Our day began early in cool dawn: rabbits on the lawn and bird song from the bushes. Chris and Jo orchestrated a beautiful short pilgrimage with children from Bradwell Primary School. With the community flag flying we all walked up the old roman road to the chapel. Here they wrapped the chapel in blue ribbon and they told us about pilgrimages and the Christian link with Canewdon. Old superstitions were revisited, the walk was blessed. Ali, Richard and Mike are now taking the ribbon with to Canewdon for an event on Monday, where we are promised church bells. Should be good, join us for the walk or be there.
We set off on the walk south with a young flag bearer, mum and sister. Two women, Tina and Karen joined us from around the bay.
The boy done well and we hope to see him again, maybe tomorrow on Wallasea. Holding the flag high on the sea defence path flanked with blue flowers. The tide out so far that the sea was a distant silver strip. A hare leapt out in front of us. We startled an owl. I saw the dead seal. We were serenaded by skylarks again and the cries of seabirds and waders rang out. We heard about the older women of the Blackwater who at the right time of the tide walk to the sea in dressing gowns and swim. Later Mike told a ghost story he had heard of a slave ship that caught fire with the slaves still in chains on board, horrible and tragic visions. Did the ghost story originate in someone witnessing the pain and suffering?
A long walk, a hot day. On the sea defences the grass was long caressing my legs and leaving its dart seeds in my socks. Progressively the soft brush of grass became pointed irritants in my shoes. At the start of the day the sun was welcome and as it grew hot and high and bright it burned. We walked out into the bleak Dengue Marshes, no shade, no shelter. Hot and suffocating on the track below the dyke. We all found it hard and in the end the sight of yacht sails on the Crouch was a relief.

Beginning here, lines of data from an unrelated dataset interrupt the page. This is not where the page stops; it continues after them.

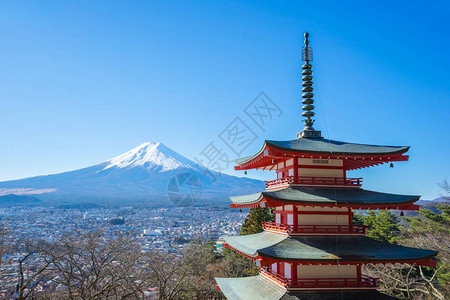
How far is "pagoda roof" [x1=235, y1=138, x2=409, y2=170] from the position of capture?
10.6 m

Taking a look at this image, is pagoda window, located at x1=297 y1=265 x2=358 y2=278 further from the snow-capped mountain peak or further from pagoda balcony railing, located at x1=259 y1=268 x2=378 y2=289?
the snow-capped mountain peak

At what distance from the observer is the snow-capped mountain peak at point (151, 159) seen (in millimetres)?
120062

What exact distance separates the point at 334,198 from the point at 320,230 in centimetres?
131

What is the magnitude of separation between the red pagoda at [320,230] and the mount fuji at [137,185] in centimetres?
7911

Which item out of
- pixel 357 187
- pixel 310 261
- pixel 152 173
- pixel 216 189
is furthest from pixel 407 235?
pixel 152 173

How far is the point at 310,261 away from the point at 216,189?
96.5 meters

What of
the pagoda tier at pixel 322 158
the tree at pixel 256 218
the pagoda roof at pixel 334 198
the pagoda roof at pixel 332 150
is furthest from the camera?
the tree at pixel 256 218

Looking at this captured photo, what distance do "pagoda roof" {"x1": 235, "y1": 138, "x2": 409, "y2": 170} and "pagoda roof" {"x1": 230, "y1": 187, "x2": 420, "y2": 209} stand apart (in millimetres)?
1251

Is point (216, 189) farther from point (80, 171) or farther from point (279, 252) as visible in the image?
point (279, 252)

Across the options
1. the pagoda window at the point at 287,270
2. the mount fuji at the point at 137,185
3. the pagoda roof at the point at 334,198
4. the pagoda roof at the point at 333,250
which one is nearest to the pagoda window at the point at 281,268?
the pagoda window at the point at 287,270

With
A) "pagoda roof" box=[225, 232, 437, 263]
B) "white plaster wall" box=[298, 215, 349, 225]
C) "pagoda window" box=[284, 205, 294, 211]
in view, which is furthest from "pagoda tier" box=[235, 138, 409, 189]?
"pagoda roof" box=[225, 232, 437, 263]

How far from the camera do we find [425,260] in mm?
9852

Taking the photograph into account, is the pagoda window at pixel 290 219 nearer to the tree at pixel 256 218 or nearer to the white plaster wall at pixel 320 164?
the white plaster wall at pixel 320 164

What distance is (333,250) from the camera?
33.0ft
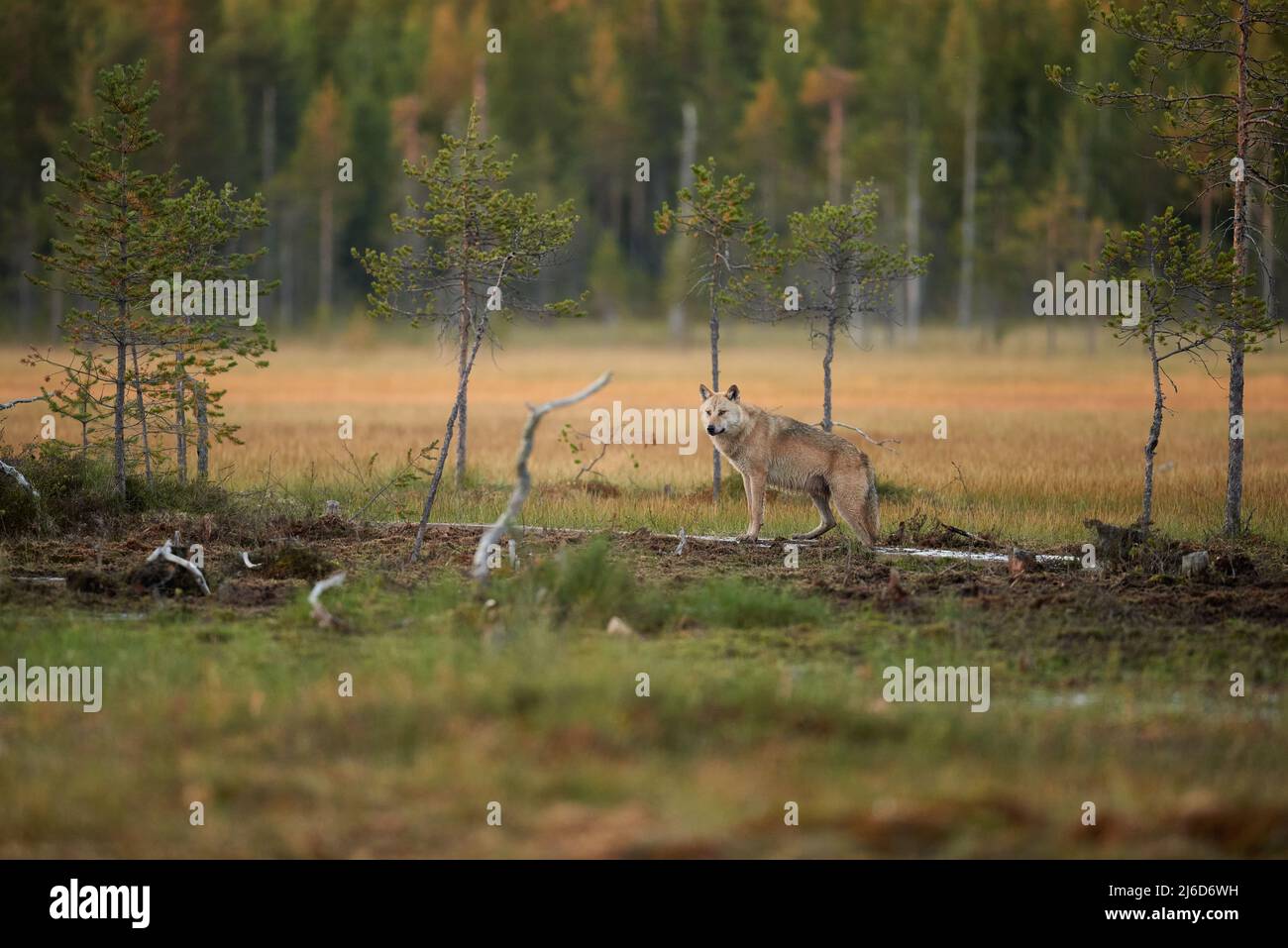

At last the five walkers arrived straggling in to Burnham on Crouch as the tide turned and the river slowly backed up to beaten pewter. Low sun. Long shadows. Packed out riverside bars spilling people and their drinks into the sun,they looked on curiously at these passing walkers. No one seems to know much about the project, no posters, no word of mouth, no one came out to greet us. But they ask and we tell them and as the week goes on we will build momentum towards the Feast Day at Hullbridge. Laura’s ‘blibber’ is already calling us.